First place winners earned $625 in cash and prizes. Second place winners took $400, while third place winners took $250.
But for the month of February, gallery visitors can vote on a final prize. The People’s Choice winner will go home with $300 in prizes.
“I’m just pleased as punch with the results,” said Gillespie. “It’s quite a show all hung up.”
Capturing a mystic desert light
Greg Starnes of Danville won first place for a landscape photo called “Mystic Light.” It was taken in upper Antelope Canyon in Arizona on a Navajo reservation. Starnes was visiting the canyon in Sept. 2012, and was stunned by how beams of light moved through the narrow canyons.
“You only get these beams for five to 15 minutes a day, due to the light passing through the narrow slots,” said Starnes. “I was fascinated by the unique, mystical feeling.”
This image is his favorite of the canyon series, and hangs over Starnes’ fireplace at home.
For Starnes, photography relieves stress from his job as an engineer.
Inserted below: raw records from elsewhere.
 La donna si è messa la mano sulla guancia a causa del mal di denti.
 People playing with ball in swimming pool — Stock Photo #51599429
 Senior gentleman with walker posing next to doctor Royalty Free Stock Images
He grew up with a darkroom in his house, due to his mother and sister’s interest in film photography. But in the past five years, Starnes got serious about digital work.
“I’ve let photography become my creative outlet and it’s been wonderful. It’s refreshing to see what I’m able to do that I never thought an engineer can do,” he said.
Documenting a moment
Dan Evans of Walnut Creek won first place in the Faces category with a photo called “In the Harvest.”
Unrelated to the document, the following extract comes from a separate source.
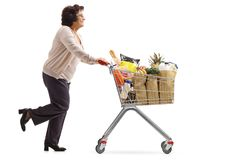 Mature woman running and pushing a shopping cart filled with gro. Full length profile shot of a mature woman running and pushing a shopping cart filled with stock photography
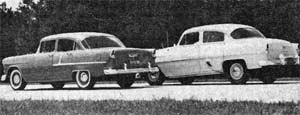 1955 models have ball-joing front suspension with anti-dive features. Note how the '55 stays level, '54 dives braking.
As a 10-year photojournalist for the News-Sentinel, Evans has photographed harvests for years. He was driving into Lodi early one morning when he saw a group of workers harvesting asparagus along Highway 12.
“I pulled over, walked into the field, and started shooting,” he said. Windy conditions made the dusty peat soil look like fog through the lens. This shot was picked from the series because of the clean look at the workers face, hands and tools with no distractions in the background.
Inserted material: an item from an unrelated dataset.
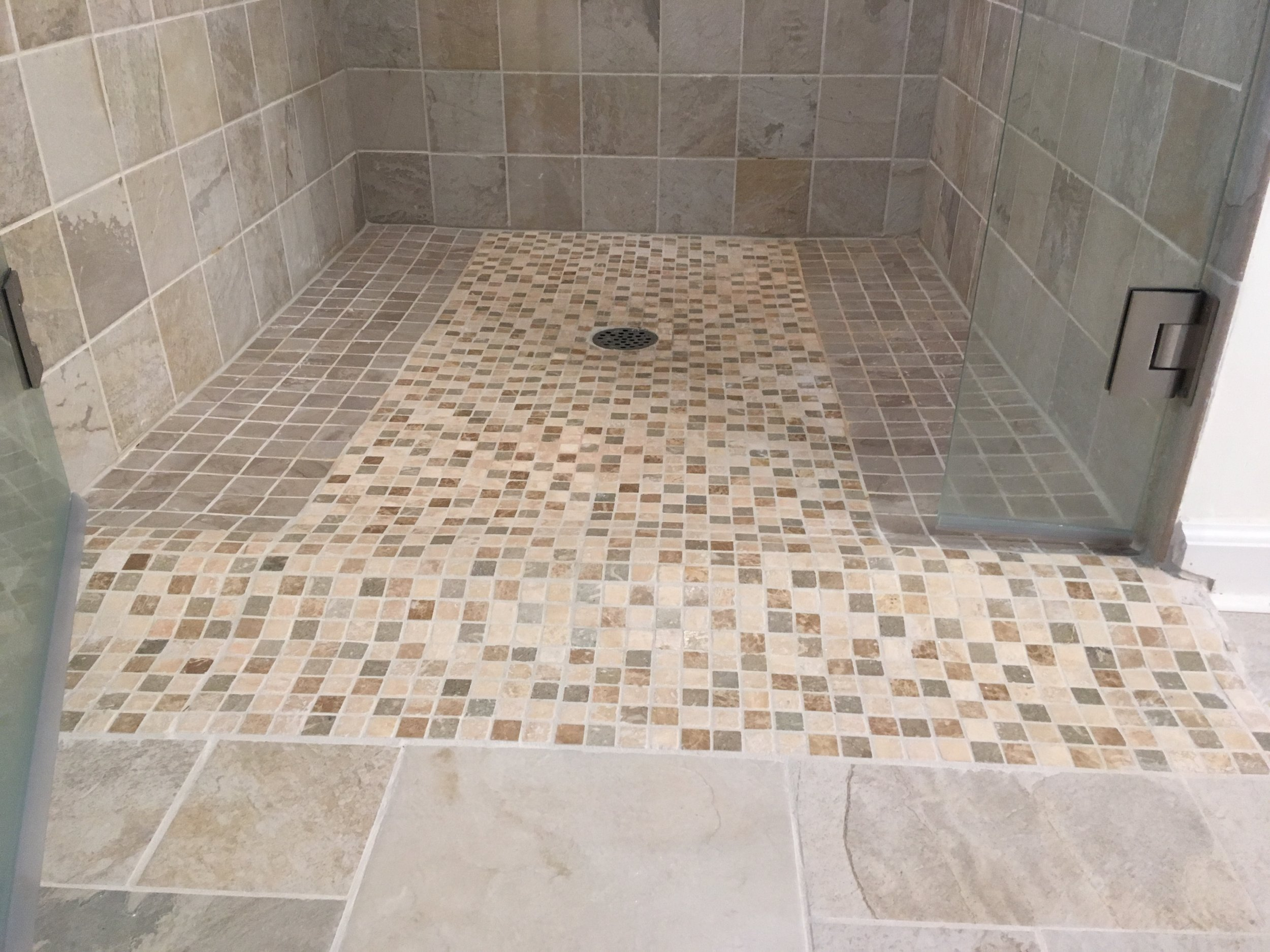 New tiled bathroom complete with Rain-X coating for glass doors, two niches, all new shower plumbing fixtures and tiles.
Evans also won Best of Show for a photo titled “Rat Rock” in Landscapes. The rock is a little island in the middle of the bay in China Camp State Park near San Rafael. Evans used neutral density filters made of very dark glass to create a long exposure effect on the photo. Instead of an exposure lasting a fraction of a second, this one lasted nearly five and a half minutes.
“That’s how you get the smooth water and the clouds that just kind of float by,” said Evans.
The day he got the call that he had won Best of Show, Evans remembers wondering if he would even place.
“I was really happy that I won something. You never know. What I think is great, the judges might not connect to,” he said.
Seeking an unusual scene
Connie Cassinetto of Sonora discovered her winning image, “All Hung Up,” while exploring Preston Castle in Ione with a troop of 150 photographers.
Other photographers had left props behind, including a bare mattress spring and a dressmaker’s dummy. She took the photo and added filters and changes through one of her favorite editing programs at home.
“It was so weird to see a mattress with a dummy in it in this dilapidated old building. I knew it was something I could work with,” she said of her entry for the Man Made category.
“What I had in mind is that we’re all hung up and time’s passing.”
Cassinetto has been taking photographs for three years and has taken courses to improve her skills. She prefers to shoot landscapes, but she’s working on improving her portraits and live shots.
For her, entering photography shows is about joining a world of creativity.
“I never think I’ll win. It’s not that I entered to win. I love photography, I love being a part of it,” she said.